Rêveries bachelardiennes en compagnie d'Aurélien Bellanger, dont la réflexion autour de la transparence de la Terre nous mène à l'expérience d'une pensée métaphysique... La transparence de la Terre est-elle illusoire ?
Elle l’est, par exemple pour les ondes sismiques.
C’est un exercice de SVT qui m’avait particulièrement marqué au collège : d’une courbe qui cassait en plusieurs endroits on pouvait inférer, simplement en reportant ces cassures, l’existence de la croûte, du manteau et du noyau terrestre.
Les rêveries bachelardiennes d'une Terre transparente
Transparente, la terre l’est aussi pour les neutrinos qui la traversent presque sans rien sentir : les détecteurs enfouis sous la glace polaire regardent indifféremment vers le ciel ou la Terre — comme on voit le soleil même avec ses paupières fermées.

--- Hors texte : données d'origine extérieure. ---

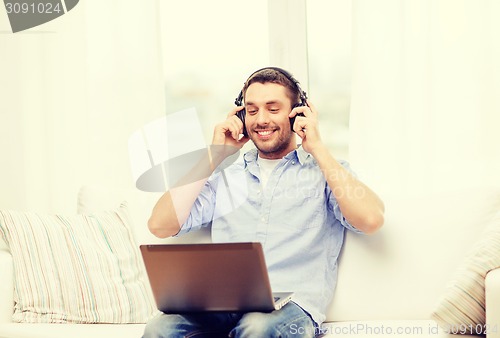 Image of smiling man with laptop and headphones at home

La Nasa a d’ailleurs récemment diffusé une image du soleil prise à travers la Terre, en collectant les neutrinos émis par celui-ci. Comme si la terre était devenue, dans cette expérience, équivalente au corps vitreux de l’oeil.
Et on pourra probablement bientôt utiliser le magma de son manteau comme une sorte de lentille, et ses plaques continentales comme un diaphragme à iris.
La transparence de la Terre a ainsi fini par déborder le domaine exclusif de la science-fiction, dont elle a constitué l’un des tropes les plus singuliers. Par exemple dans le génial Créateur d’étoile, du pionnier de la SF Olaf Stapledon. Ou plus près de nous avec ces application de réalité augmentée qui permettent de regarder, sur un smartphone, les étoiles qui passent, comme des poissons, entre nos pieds.
Le thème du tunnel qui traverserait la Terre se rattache aussi à cet imaginaire — si profond que le remake de Total Recall remplace la colonie martienne du premier film par une colonie australienne, accessible par un ascenseur passant par le centre de la Terre.
C’est encore l’argument de l’une des meilleures aventures de Picsou, par Dan Rosa, quand le dissoutou inventé par Géo Trouvetou creuse un puits à travers la Terre — un puits que l’on retrouve dans les délicieuses planètes traversables de Mario Galaxy.
Sans parler des théories de la Terre creuse, nouvel itération de cet imaginaire.
Qu’est-ce que ces mythes racontent de notre rapport à la Terre ?
Sans doute qu’ils seraient arbitraires, et que nous pourrions tout aussi bien flotter dans l’espace. Ou bien que la fameuse allégorie de Kierkegaard, qui nous représente nageant à la surface de l’eau, et tenant par notre seule foi au-dessus des gouffres du néant, pourrait être plus vraie qu’on pense : c’est au-dessus d’un gouffre de magma que nous passons notre vie.
Toute la conquête spatiale ne serait qu’une opération de prestidigitation qui viserait à faire disparaître la Terre — comme un antidote radicale à l’angoisse kierkegardienne.
Une expérience de pensée métaphysique
Mais c’est à un autre problème philosophique que ces mythologies de la disparition de la Terre se rattachent : quand, moment crucial dans l’anthropologie des modernes, Locke décide de partager les qualités sensibles entre qualités premières et qualités secondes, qualités indépendantes du sujet et qualités que requiert celui-ci, il a fait, contre ces intuitions aqueuses d’une Terre transparente, de la solidité du sol une qualité première.
Que nous ne traversions pas la Terre, comme une onde, qu’un matelas nous empêche de sombrer dans les étoiles quand nous dormons, cela est une donnée métaphysique indépassable.
On pourrait presque parler d’une inversion métaphysique de la théorie de la gravité : nous tombons, oui, mais en même temps il faut que quelque chose nous retienne.
La transparence de la Terre, pour Locke, ne saurait donc être qu’illusoire ?
Oui, car il faut bien qu’elle résiste au poids de notre sommeil. Et c’est presque une définition de la matière : quelque chose qui résiste au sommeil et à tous ses rêves de disparition métaphysique.
Mais c’est nous, en revanche, sur cette Terre finalement opaque et nécessairement solide, qui devenons transparents, en flottant, dans l’ascenseur de verre de nos fantasmes métaphysiques, comme des méduses dont la pensée urticante verrait partout le néant, le froid, la transparence — jusqu’à douter de l’existence de l’eau.